Dans l’attente de la sortie du demi-confinement, les autorités doivent mettre en place :
- Le dépistage systématique pour toute la population et l’isolement dans des lieux spécifiques et médicalisés des personnes infectées et asymptomatiques.
- Le déblocage des réserves de masques de protection et la publication sur l’état des réserves.
- L’accès à internet de qualité sur tout le territoire devrait devenir un service public et géré comme tel, au même titre que l’eau potable et l’électricité.

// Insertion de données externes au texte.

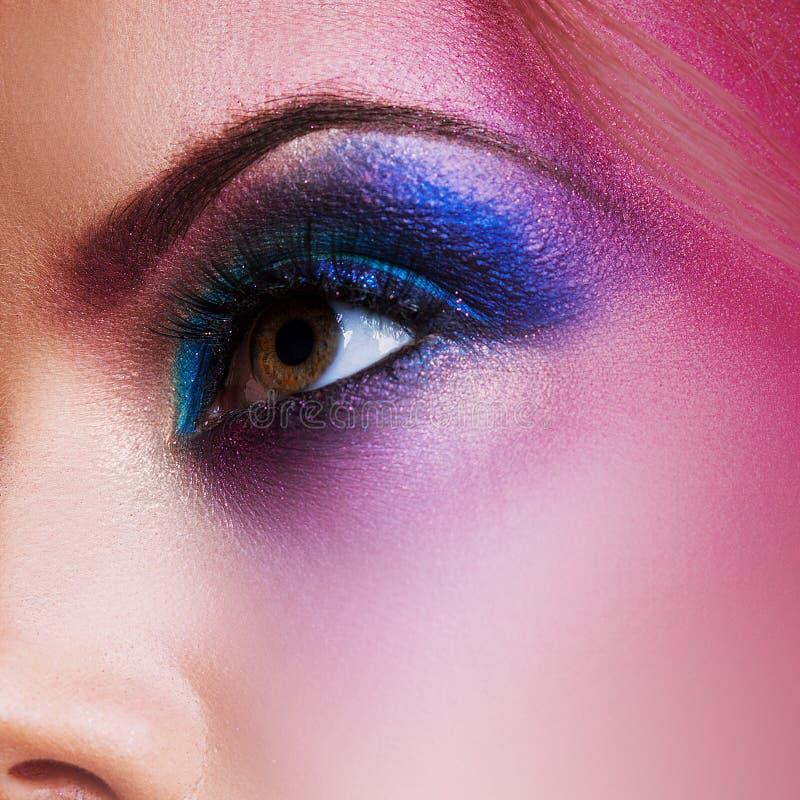 Female eye close-up, creative make-up. Purple tones. Female eye close up, creative make-up. Purple tones royalty free stock image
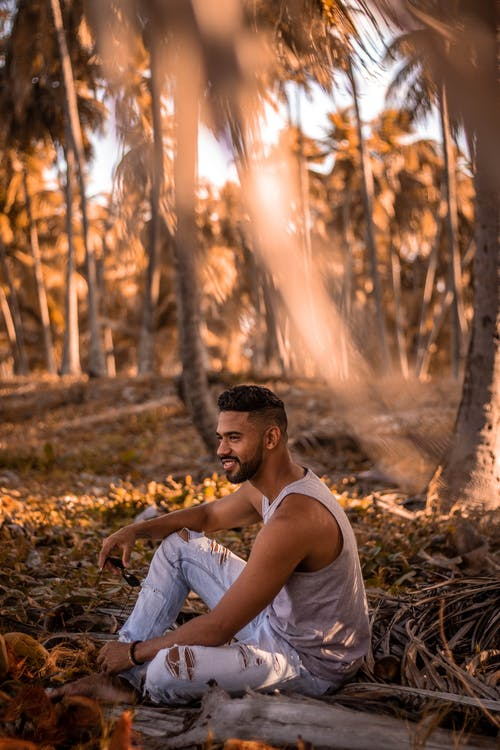 Man Sitting on Ground Surrounded by Palm Trees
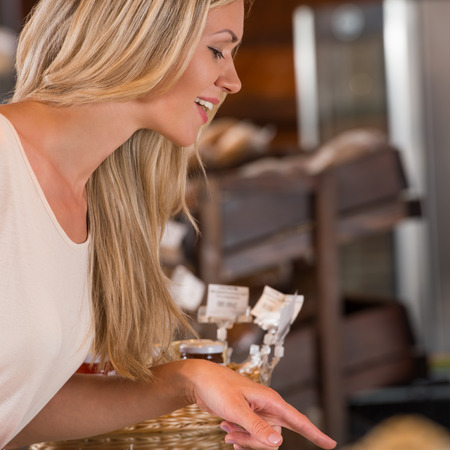 Positive young woman at the bakery store choosing what she wants to by and placing order to seller photo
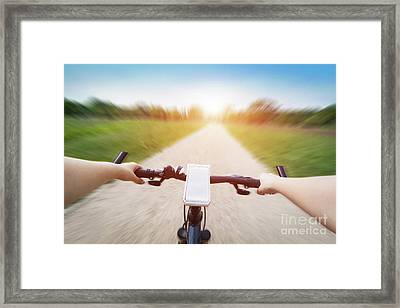 Riding A Bike First Person Perspective. Smartphone On Handlebar. Speed Motion Blur Framed Print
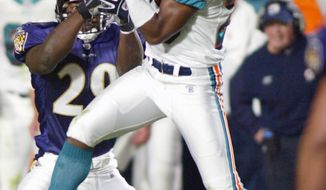 FILE - In this Nov. 17, 2002, file photo, Miami Dolphins' Patrick Surtain intercepts a pass intended for Baltimore Ravens' Chester Taylor, rear, in the third quarter of an NFL football game in Miami. Surtain is one of nearly two dozen former NFL players that are suing the league over severe and permanent brain damage they say is linked to concussions suffered on the job. The complaint, filed on Thursday, Dec. 22, 2011, follows a similar one in Atlanta this week. (AP Photo/Gary I. Rothstein, File)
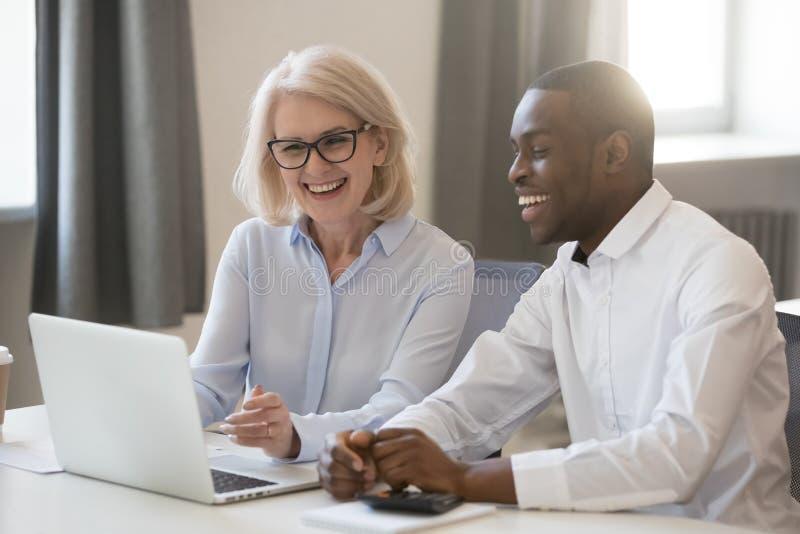 Africano feliz y colegas caucásicos que hablan en oficina en el ordenador portátil foto de archivo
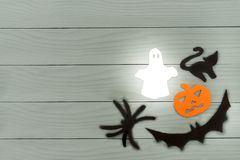 Lower right corner frame of halloween paper silhouettes. Lower right corner frame of halloween with pumpkin, ghost, bat, spider and cat paper silhouettes on a Royalty Free Stock Images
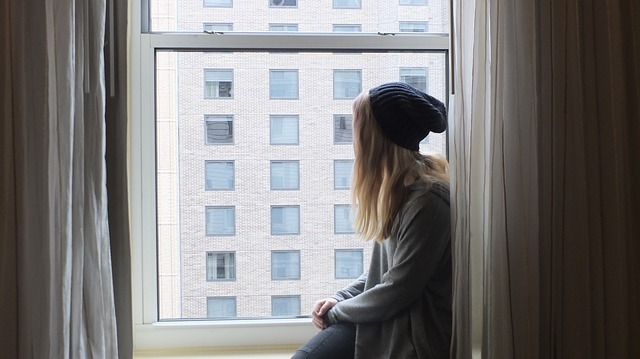 Woman with a beanie sits in the window sill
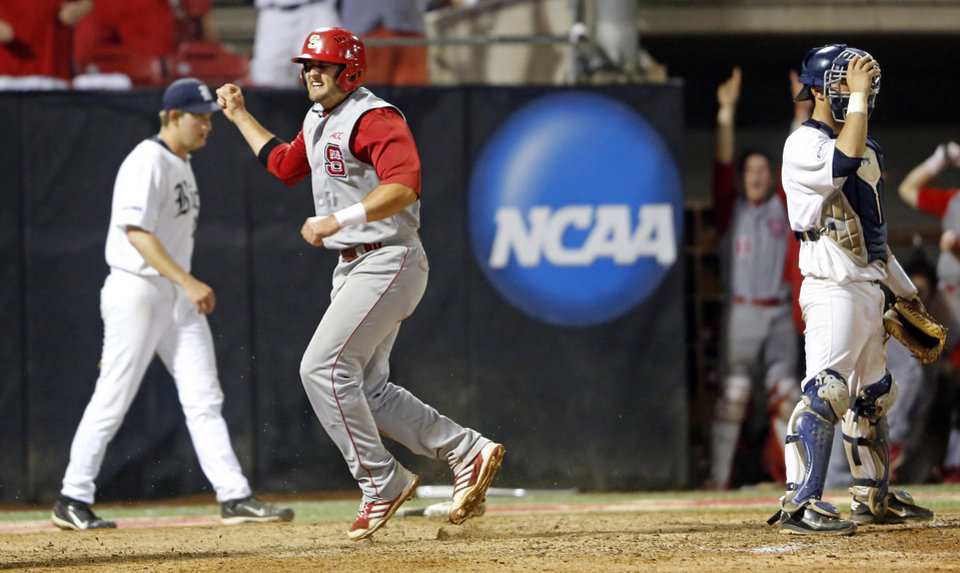 North Carolina State's Tarran Senay, center, celebrates scoring the go ahead run with Rice pitcher John Simms, left, and catcher Hunter Kopycinski, right, during the 17th inning of an NCAA college baseball tournament super regional game, Sunday, June 9, 2013, in Raleigh, N.C. State won 5-4 in 17 innings. (AP Photo/Karl B DeBlaker)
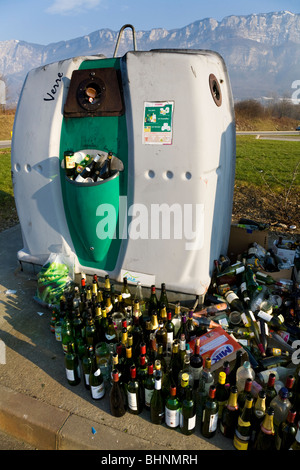 Overflowing / full recycling collection point and bottle bank near Aix les Bains. Savoie (Savoy) (Alpine) department - Stock Photo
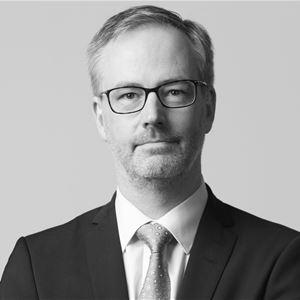 © Per Eriksson, En man med glasögon, svart kostym, vit skjorta och slips med armarna i kors.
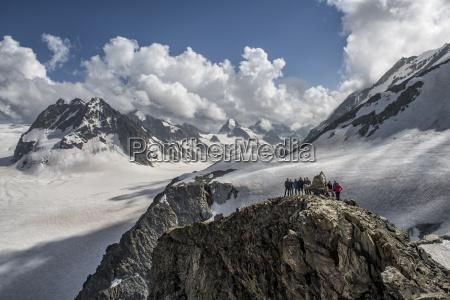 switzerland arolla mountaineers standing at summit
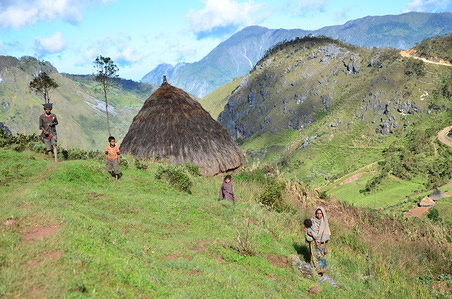 Feature on life in Timor-Leste  A family stands next to their hut in the mountains of Timor-Leste.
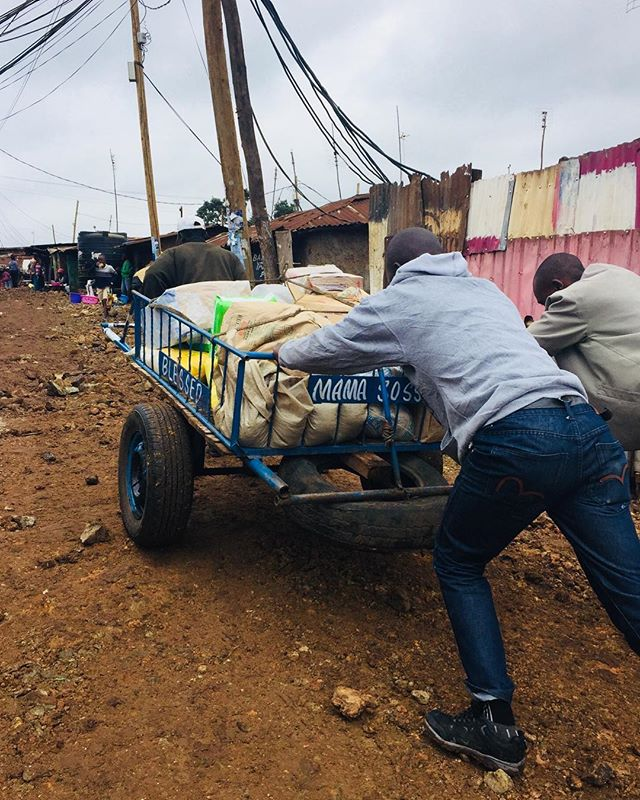 Moving supplies around Kibera is no easy task but the work is always worth it for our hungry students!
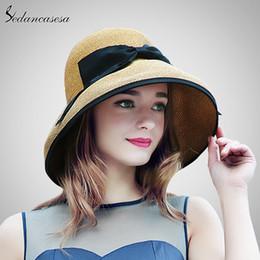 $enCountryForm.capitalKeyWord Australia - 2019 New Summer Wide Brim Beach Women Sun Straw Hat Elegant Cap For Women Uv Protection Black Bow Straw Hats Girls Hot Sw129001 Y19070503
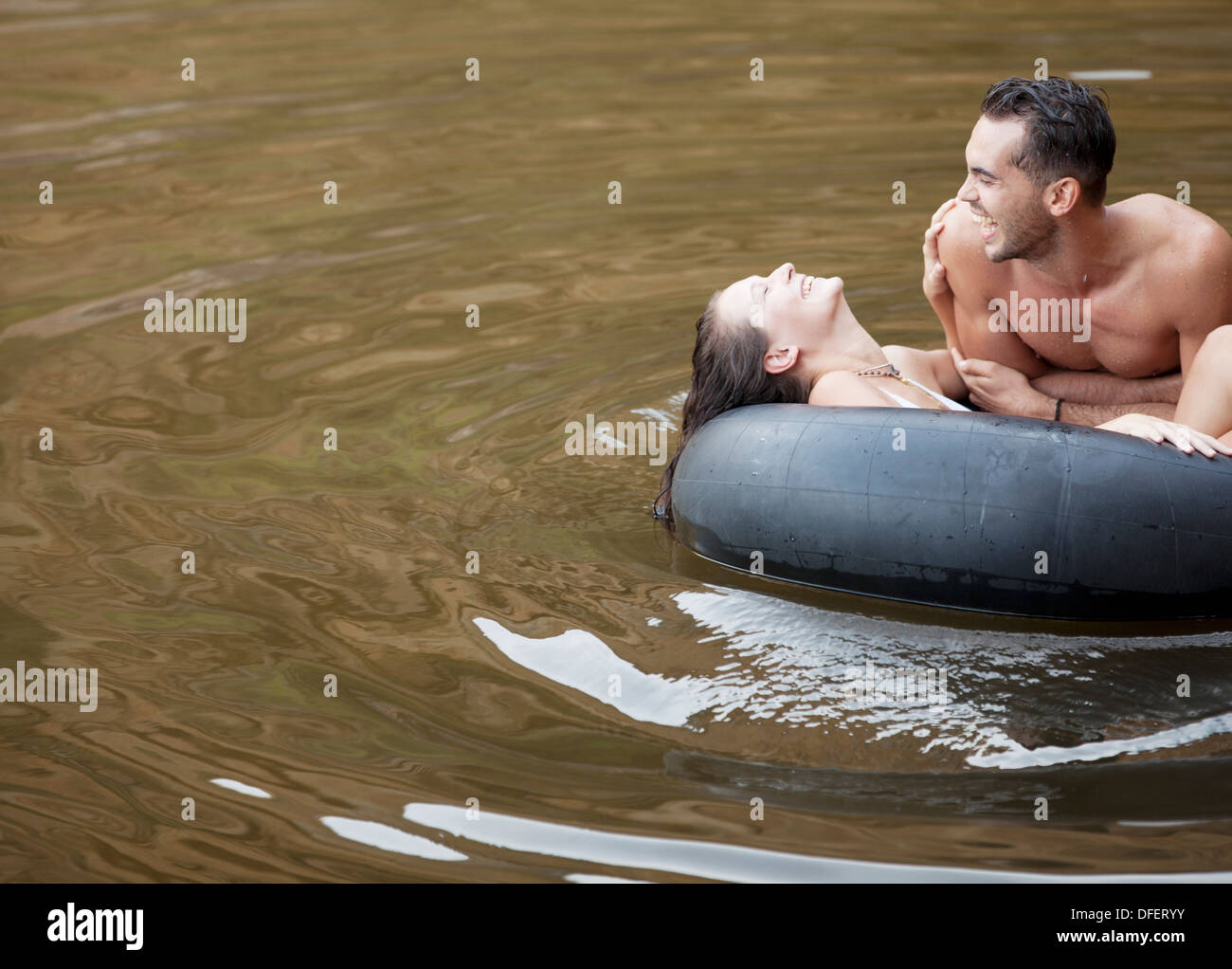 Couple playing in inner tube on lake - Stock Image
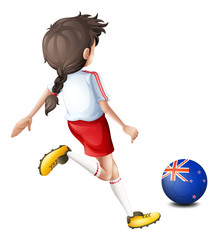 A lady kicking the ball with the flag of New Zealand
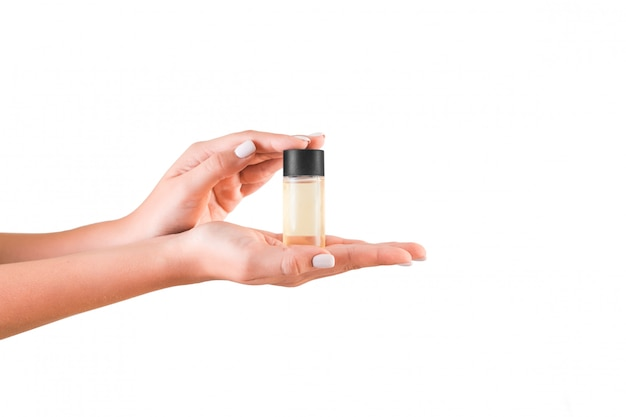 分離されたローションのクリームボトルを持っている女性の手。女の子は白のチューブ化粧品を与える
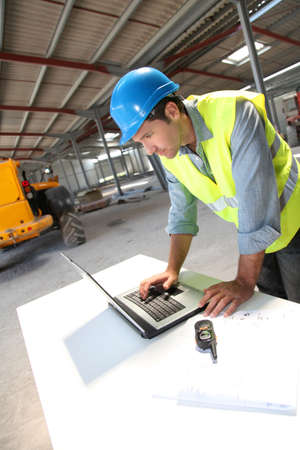 lifevest: Engineer using laptop computer on construction site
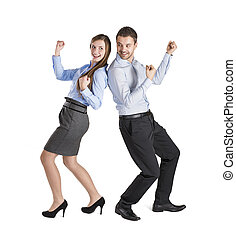 Business couple - Successful business couple is standing on...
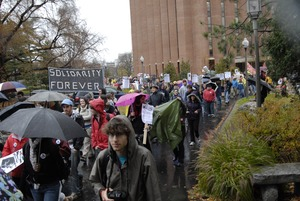 Thumbnail of UMass student strike: strikers marching past the Du Bois Library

- Un plan spécifique d’intervention à l’endroit des personnes nécessitant des soins en multipliant les prises de contact individuelles, voire en se rendant à leur domicile ou en les accompagnant chez leur médecin (ou en les incitant à le faire), dans le respect des normes sanitaires
- Une diffusion large par l’affichage public dans la rue (et la diffusion de messages sur les radios et télévision de service public) des numéros d’aide pour les victimes de violences domestiques et les jeunes en « rupture » familiale
- Une prise en charge et renforcement du dispositif de protection et d’orientation pour les femmes et filles victimes de violences domestiques, sexistes et sexuelles
- Un plan d’urgence contre la fracture numérique en mettant à disposition gratuitement des ordinateurs, tablettes, smartphones et imprimantes pour toute personne en faisant la demande, avec assistance technique.
- Un plan d’action pour sortir de la crise, avant la relance des activités économiques, en mettant comme première priorité le renforcement financier et institutionnel de tous les services publics dans la santé et le social au niveau cantonal et communal.